The 1,000 ha farm is located at Billimari near Cowra, NSW, on loam and sandy loam soils. It has been producing processing potatoes (var. Snowden) for the past nine years and the grower was interested in trying some new tools to manage his irrigation.

What was done

Marc Hinderager and Dr Kelvin Montagu from AHR’s Soil Wealth team were interested in how the satellite-based irrigation scheduling app, IrriSAT™, which estimates the daily crop water needs, could be combined with tools which measure soil moisture directly in the root zone of the crop. https://irrisat-cloud.appspot.com/

The direct soil moisture measurement tool they chose was the Wildeye™ system which uses a technique known as TDI (time domain reflectometry) to measure soil moisture at two depths, and uploads the data to a website for access www.mywildeye.com/. The project team do not endorse Wildeye over other soil moisture monitoring systems.

The crop was planted on the 27 October 2019 on half an irrigation pivot (13 ha). Two soil moisture sensors were installed in the half pivot on the 10 December 2019, 44 days after planting, and were monitored throughout until the crop was harvest on the 15 February 2020. The IrriSAT app was used on the same area from planting to harvest.

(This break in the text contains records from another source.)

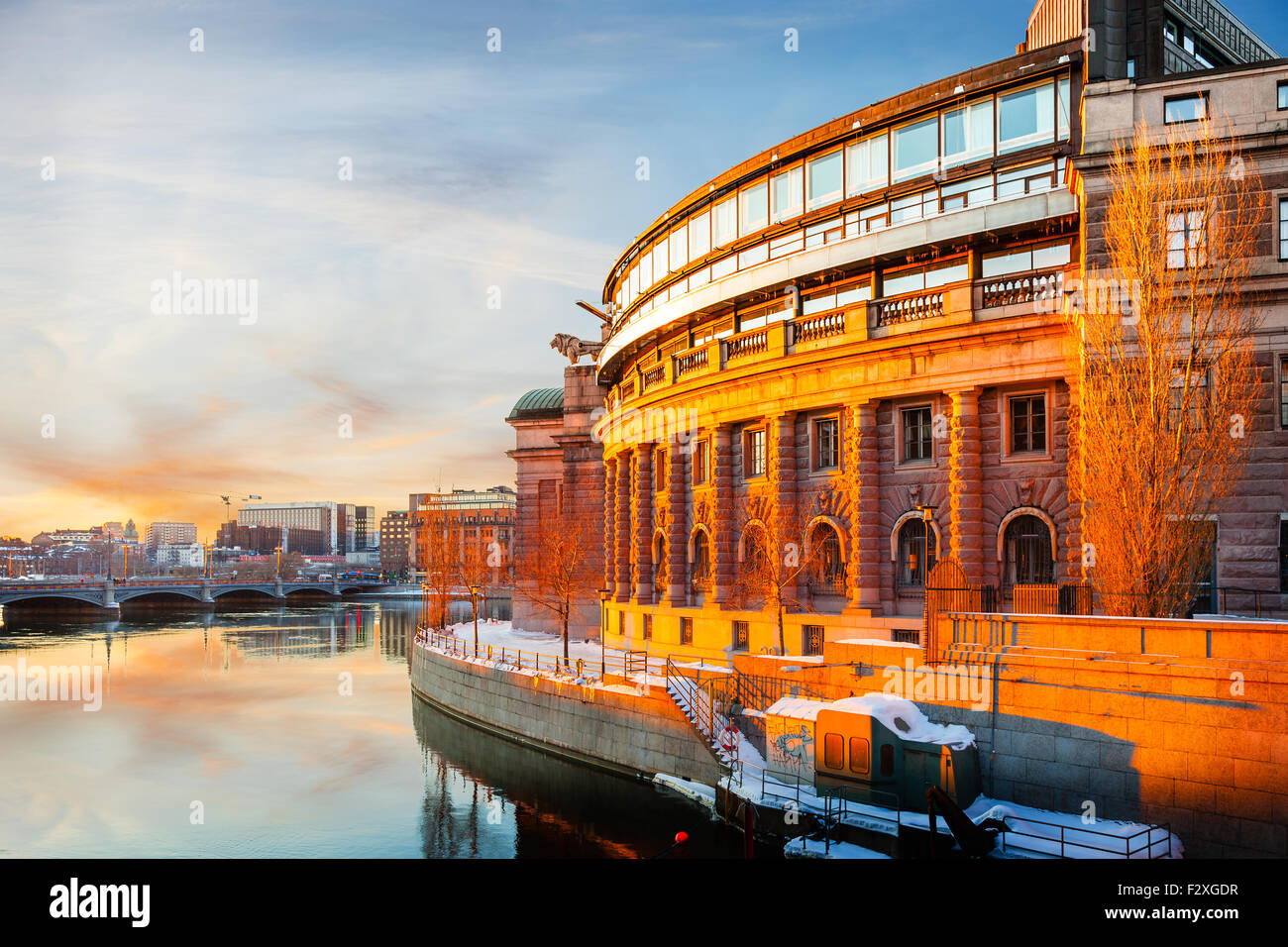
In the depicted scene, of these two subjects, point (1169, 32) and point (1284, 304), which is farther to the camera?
point (1169, 32)

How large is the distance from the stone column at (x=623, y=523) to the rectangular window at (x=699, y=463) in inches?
339

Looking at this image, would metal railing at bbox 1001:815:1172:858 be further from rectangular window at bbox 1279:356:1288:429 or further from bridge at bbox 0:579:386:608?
bridge at bbox 0:579:386:608

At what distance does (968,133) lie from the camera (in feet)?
121

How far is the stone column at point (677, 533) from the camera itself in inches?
1802

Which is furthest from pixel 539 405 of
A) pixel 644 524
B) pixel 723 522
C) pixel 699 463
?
pixel 723 522

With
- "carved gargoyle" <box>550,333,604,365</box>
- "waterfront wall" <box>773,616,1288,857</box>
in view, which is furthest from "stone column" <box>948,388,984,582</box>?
"carved gargoyle" <box>550,333,604,365</box>

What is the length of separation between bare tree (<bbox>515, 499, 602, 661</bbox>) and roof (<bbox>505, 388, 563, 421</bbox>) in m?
7.62

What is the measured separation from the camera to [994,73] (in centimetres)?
3575
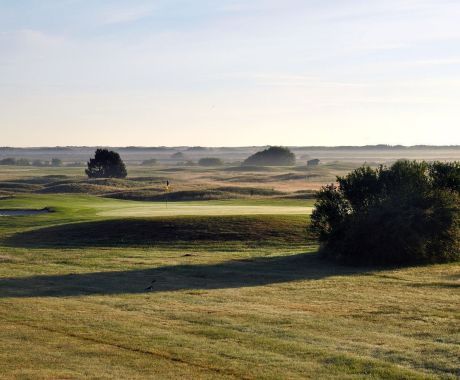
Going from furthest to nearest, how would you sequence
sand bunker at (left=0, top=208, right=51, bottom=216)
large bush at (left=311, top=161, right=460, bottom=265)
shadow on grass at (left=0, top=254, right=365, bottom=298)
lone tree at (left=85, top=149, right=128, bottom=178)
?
lone tree at (left=85, top=149, right=128, bottom=178), sand bunker at (left=0, top=208, right=51, bottom=216), large bush at (left=311, top=161, right=460, bottom=265), shadow on grass at (left=0, top=254, right=365, bottom=298)

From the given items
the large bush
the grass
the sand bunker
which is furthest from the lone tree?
the large bush

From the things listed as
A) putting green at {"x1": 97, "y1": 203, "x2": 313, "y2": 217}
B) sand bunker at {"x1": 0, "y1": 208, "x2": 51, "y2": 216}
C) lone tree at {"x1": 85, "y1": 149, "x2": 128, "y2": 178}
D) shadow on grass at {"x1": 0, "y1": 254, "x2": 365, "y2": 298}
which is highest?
lone tree at {"x1": 85, "y1": 149, "x2": 128, "y2": 178}

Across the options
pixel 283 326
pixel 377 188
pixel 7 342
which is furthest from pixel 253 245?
pixel 7 342

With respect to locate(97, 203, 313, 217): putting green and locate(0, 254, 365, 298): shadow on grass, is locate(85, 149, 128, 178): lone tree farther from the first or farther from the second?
locate(0, 254, 365, 298): shadow on grass

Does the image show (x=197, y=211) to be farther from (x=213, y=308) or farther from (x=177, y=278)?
(x=213, y=308)

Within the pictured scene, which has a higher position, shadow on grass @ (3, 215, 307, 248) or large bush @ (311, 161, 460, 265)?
large bush @ (311, 161, 460, 265)

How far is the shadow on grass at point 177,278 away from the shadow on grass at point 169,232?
25.8 feet

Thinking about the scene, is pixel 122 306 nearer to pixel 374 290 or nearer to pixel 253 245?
pixel 374 290

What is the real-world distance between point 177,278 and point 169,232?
15.1 metres

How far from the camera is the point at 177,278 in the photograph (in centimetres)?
3412

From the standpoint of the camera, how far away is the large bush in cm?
3975

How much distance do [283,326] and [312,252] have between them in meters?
19.8

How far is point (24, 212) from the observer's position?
65312mm

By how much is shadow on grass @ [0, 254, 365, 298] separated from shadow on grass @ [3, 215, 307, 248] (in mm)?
7869
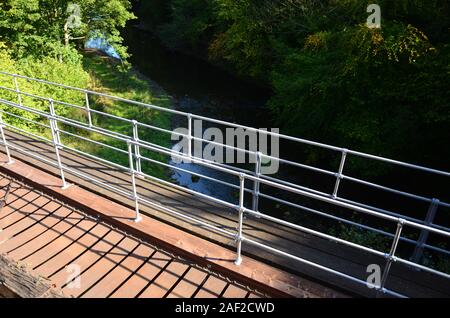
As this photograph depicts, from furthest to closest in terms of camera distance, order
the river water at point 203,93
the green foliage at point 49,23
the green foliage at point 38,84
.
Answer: the green foliage at point 49,23 < the river water at point 203,93 < the green foliage at point 38,84

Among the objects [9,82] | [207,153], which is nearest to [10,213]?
[9,82]

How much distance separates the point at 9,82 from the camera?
1177 cm

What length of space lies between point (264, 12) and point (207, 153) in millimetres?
8422

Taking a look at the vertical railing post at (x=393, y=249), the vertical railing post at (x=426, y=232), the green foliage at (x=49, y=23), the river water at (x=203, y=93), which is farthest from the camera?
the green foliage at (x=49, y=23)

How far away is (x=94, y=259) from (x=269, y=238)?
6.89 feet

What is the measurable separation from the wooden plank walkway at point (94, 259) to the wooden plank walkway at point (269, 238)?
46 centimetres

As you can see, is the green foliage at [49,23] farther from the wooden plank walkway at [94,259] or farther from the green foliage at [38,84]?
the wooden plank walkway at [94,259]

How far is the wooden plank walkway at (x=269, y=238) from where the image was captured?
3888mm

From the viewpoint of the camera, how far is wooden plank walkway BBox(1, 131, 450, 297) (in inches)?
153

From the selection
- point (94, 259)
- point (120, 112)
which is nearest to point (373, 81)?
point (94, 259)

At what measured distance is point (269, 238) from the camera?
4.57 metres

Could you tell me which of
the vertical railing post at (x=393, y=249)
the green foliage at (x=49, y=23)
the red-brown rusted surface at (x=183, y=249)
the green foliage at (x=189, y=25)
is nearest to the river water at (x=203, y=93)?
the green foliage at (x=189, y=25)

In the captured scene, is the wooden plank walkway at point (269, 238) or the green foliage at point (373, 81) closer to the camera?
the wooden plank walkway at point (269, 238)
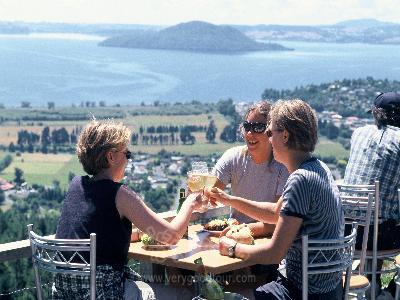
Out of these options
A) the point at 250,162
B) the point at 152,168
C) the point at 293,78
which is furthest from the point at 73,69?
the point at 250,162

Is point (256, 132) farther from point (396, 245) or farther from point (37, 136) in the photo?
point (37, 136)

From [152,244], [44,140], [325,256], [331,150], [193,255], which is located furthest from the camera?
[44,140]

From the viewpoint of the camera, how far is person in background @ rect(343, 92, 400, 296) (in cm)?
473

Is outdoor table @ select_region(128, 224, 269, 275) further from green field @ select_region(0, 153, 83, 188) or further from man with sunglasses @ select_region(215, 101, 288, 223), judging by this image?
green field @ select_region(0, 153, 83, 188)

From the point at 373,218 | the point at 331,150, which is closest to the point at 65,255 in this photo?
the point at 373,218

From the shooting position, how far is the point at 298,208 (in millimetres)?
3043

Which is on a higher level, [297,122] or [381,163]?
Result: [297,122]

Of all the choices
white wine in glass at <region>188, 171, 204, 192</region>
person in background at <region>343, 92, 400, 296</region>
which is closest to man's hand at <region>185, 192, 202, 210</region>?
white wine in glass at <region>188, 171, 204, 192</region>

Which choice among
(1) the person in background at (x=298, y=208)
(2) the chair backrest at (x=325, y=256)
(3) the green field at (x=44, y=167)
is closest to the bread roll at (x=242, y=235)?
(1) the person in background at (x=298, y=208)

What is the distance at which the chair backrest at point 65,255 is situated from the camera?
2.96 meters

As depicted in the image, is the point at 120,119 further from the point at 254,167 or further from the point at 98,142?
the point at 98,142

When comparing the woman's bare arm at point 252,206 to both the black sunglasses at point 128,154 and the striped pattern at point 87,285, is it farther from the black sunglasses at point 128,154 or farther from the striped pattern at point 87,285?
the striped pattern at point 87,285

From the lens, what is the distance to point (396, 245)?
15.5 feet

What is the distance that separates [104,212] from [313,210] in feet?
3.17
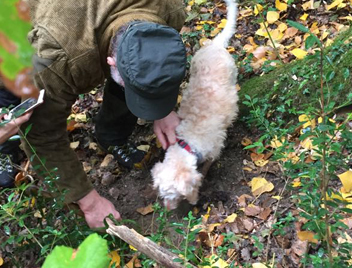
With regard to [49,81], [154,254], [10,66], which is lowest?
[154,254]

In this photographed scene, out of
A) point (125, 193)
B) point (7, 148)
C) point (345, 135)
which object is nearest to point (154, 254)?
point (345, 135)

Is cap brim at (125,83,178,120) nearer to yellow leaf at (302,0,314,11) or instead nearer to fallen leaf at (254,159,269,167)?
fallen leaf at (254,159,269,167)

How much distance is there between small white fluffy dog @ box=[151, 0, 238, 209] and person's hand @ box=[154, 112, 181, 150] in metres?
0.04

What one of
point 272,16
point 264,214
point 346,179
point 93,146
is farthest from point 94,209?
point 272,16

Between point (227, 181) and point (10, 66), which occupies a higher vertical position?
point (10, 66)

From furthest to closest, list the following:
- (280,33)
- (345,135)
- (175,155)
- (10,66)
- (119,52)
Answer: (280,33) < (175,155) < (119,52) < (345,135) < (10,66)

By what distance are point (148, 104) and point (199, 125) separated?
2.42 feet

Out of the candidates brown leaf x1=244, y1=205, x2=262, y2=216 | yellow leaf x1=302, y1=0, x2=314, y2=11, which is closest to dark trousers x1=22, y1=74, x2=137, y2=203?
brown leaf x1=244, y1=205, x2=262, y2=216

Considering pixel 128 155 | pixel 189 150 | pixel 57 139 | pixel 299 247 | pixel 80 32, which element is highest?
pixel 80 32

This demonstration followed a large potato grower’s pivot irrigation practice on variable sandy loam to loam soils. Based on information from IrriSAT and soil moisture monitoring, Marc and Kelvin provided the grower with useful information about irrigation requirements for this crop, aiming to keep within the allowable depletion amounts and field capacity range of 65% to 85% soil moisture. Ultimately, all decisions were made by the grower and documented for learning and sharing in this case study.